Back at the start of 2017, we decided to create a web-based tool for the SEO OnPage analysis of our clients' websites. We had over 2.000 websites to analyze, so we had to perform thousands of requests to get every single page from those websites, process the information and save the big amounts of data somewhere.

Very soon we realized that the initial chosen script language and database, PHP, Laravel and MySQL, was not going to be able to cope efficiently with such a task.

By that time, we were doing some experiments for other projects with a language we had recently get to know, Go , so we decided to get a try and code the crawler using it. It was fantastic, we could process much more data with way less CPU power and in less time. By using the concurrency abilites that the language has to offers, we could also do more Http requests in less time.

Unfortunately, I have no comparison numbers to show about the performance differences between Go and PHP since the difference was so clear from the beginning and that we didn't feel the need to do further comparison tests nor document it. We just switched fully to Go.

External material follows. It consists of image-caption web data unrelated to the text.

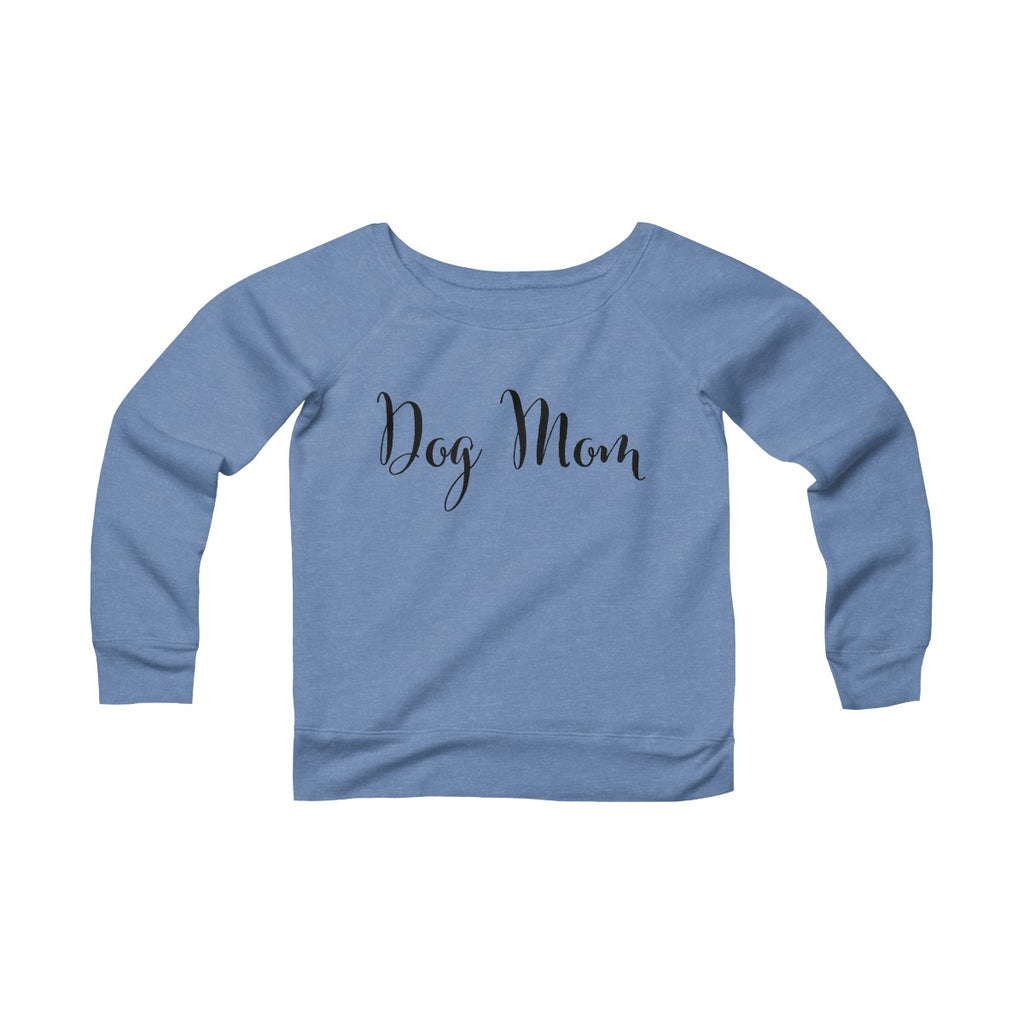 Dog Mom Women's Off The Shoulder Sweatshirt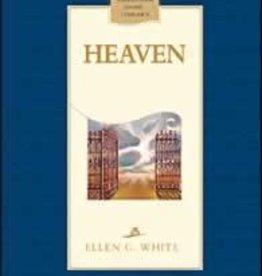 Ellen G.White Selected messages (I, II, III) - set of 3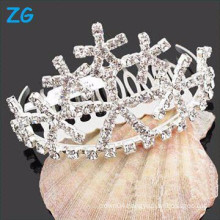 High Quality crystal bridal hair combs, cheap hair combs, bulk crystal hair combs
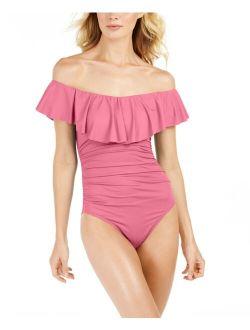 La Blanca Polyester Off Shoulder Ruffle Swimsuit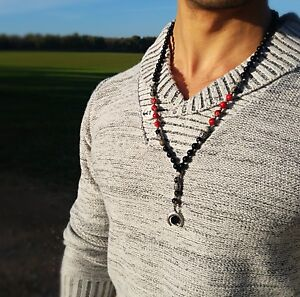 Men Long Beads Necklace With Crystal Pendant, Mala Chain. Gift For Men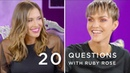 20 Questions with Wende Zomnir and Ruby Rose UrbanDecay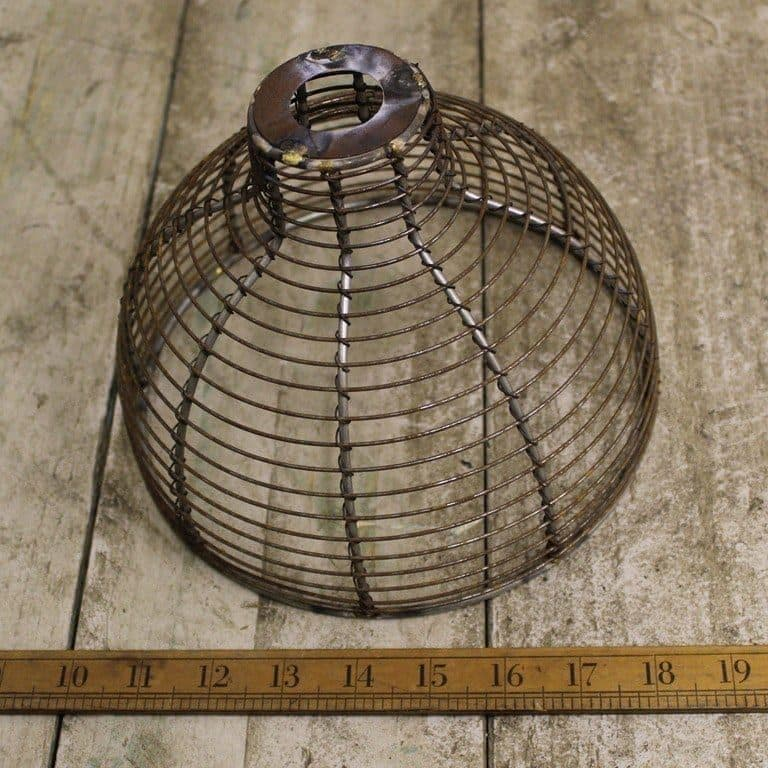 Pendant Hanging Light Shade Bell Cage 200mm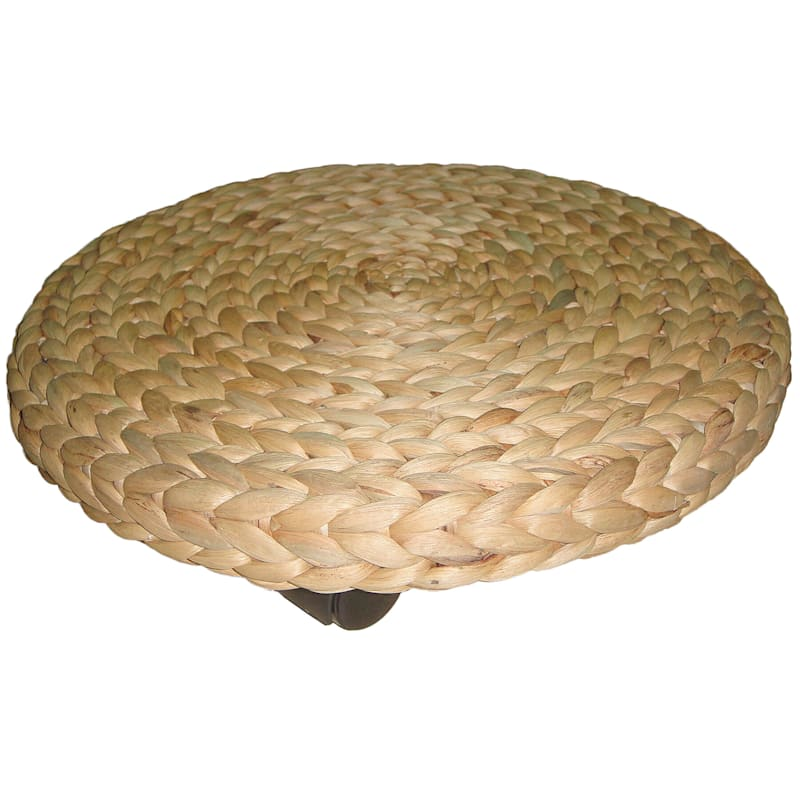 Wicker Dolly 13.9in. Natural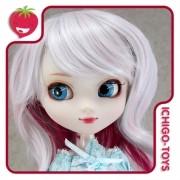 Peruca HR MIX 23 (rosa e pink) -  8-9 Pullip/Dal/Byul/Tae/Isul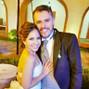 La boda de Lizbeth Magallanes Zambada y GB Makeup & Beauty 3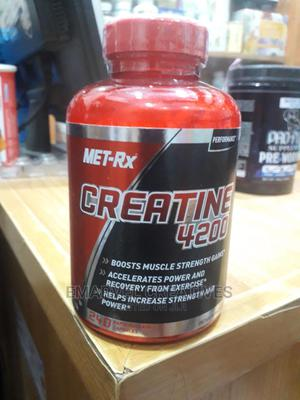 Creatine 4200 | Vitamins & Supplements for sale in Lagos State, Surulere
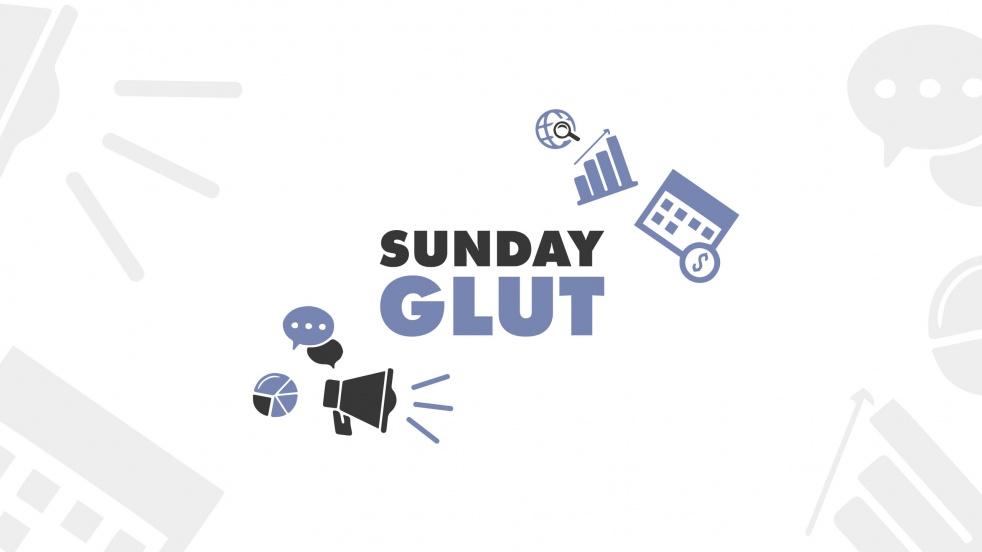 SundayGlut - immagine di copertina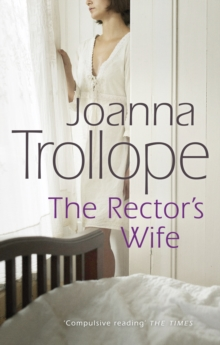 The Rector's Wife, Paperback / softback Book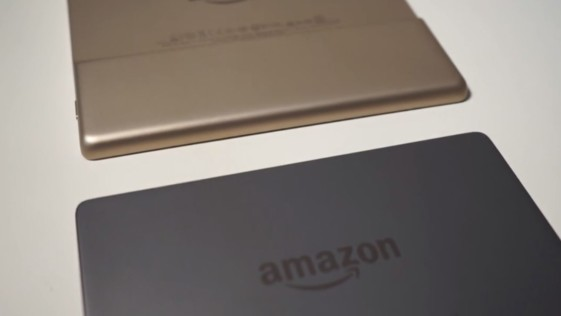 Analizamos Kindle Oasis, el mejor lector de libros del mercado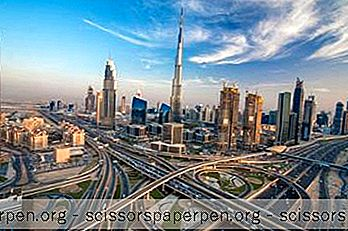 Najbolje Vrijeme Za Posjet Dubaiju, Vrijeme Tijekom Cijele Godine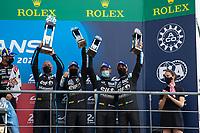 #36 Alpine Elf Matmut Alpine A480 - Gibson Hypercar, André Negrão, Nicolas Lapierre, Matthieu Vaxiviere, 24 Hours of Le Mans , Podium, Circuit des 24 Heures, Le Mans, Pays da Loire, France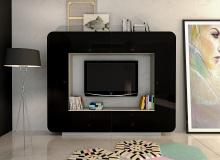 «Некст» Шкаф комбинированный НМ 014.59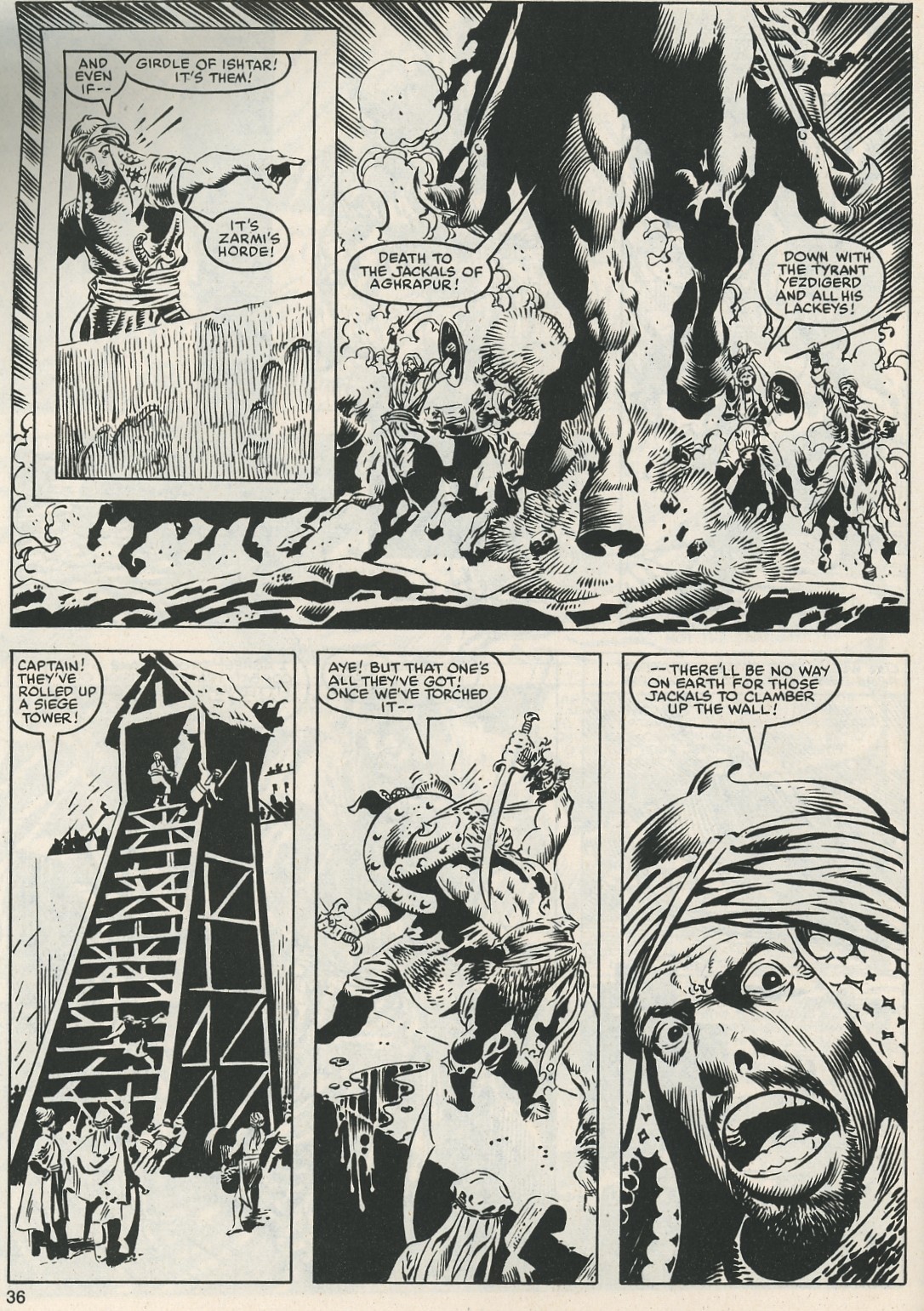 The Savage Sword Of Conan Issue #112 #113 - English 37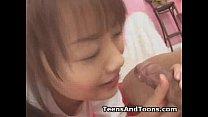 Real Tokyo Teen Banged! porn videos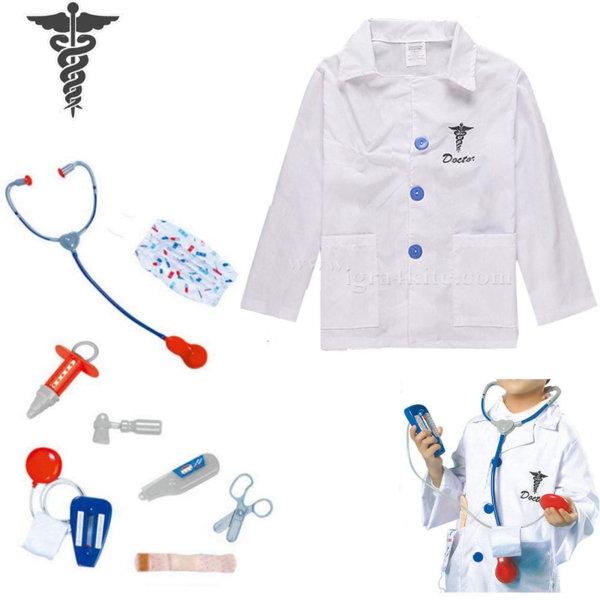 Детски костюм униформа Доктор 150967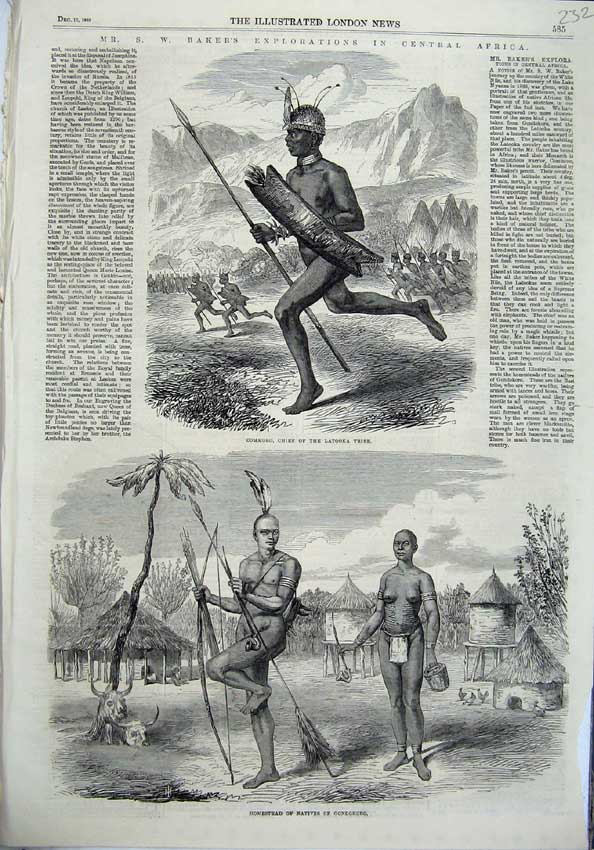 [Print Baker Africa 1865 Commoro Chief Latooka Homes Native 232N120 Old Original]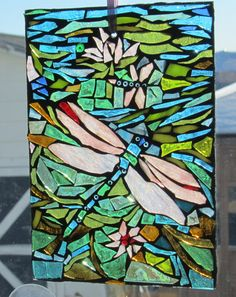 DRAGONFLY stained glass Mosaic WALL Art Panel by HildeMosaics, $30.00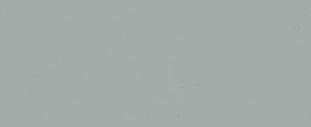 107 grigio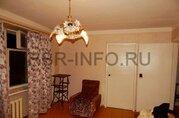 Продажа квартиры, Ставрополь, Ул. Биологическая - Фото 2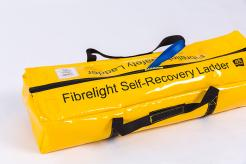 Self-Recovery Ladder
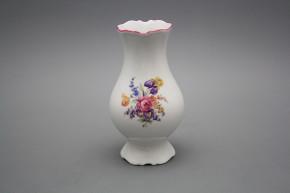 Vase 16cm Ofelie Iris Bouquet RL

There was still a problem: despite the big amount of Data we were generating, MySQL was performing very well, but as we were adding more and more features to the software and with those features more and more different type of data to save, it was a nightmare for the database architects to structure everything correctly on the database, so it was clear what we had to do next: switch to a NoSQL database. So we switched to MongoDB, and it was also fantastic: we were expending almost zero time in thinking how to structure the Database and the performance also seemed to be better, but again, I have no comparison numbers to show due to the lack of time.

We also decided to switch the website from PHP and Laravel to JavaScript and Node.js and ExpressJS since working with the JSON Data that we were saving now in the Database would be easier.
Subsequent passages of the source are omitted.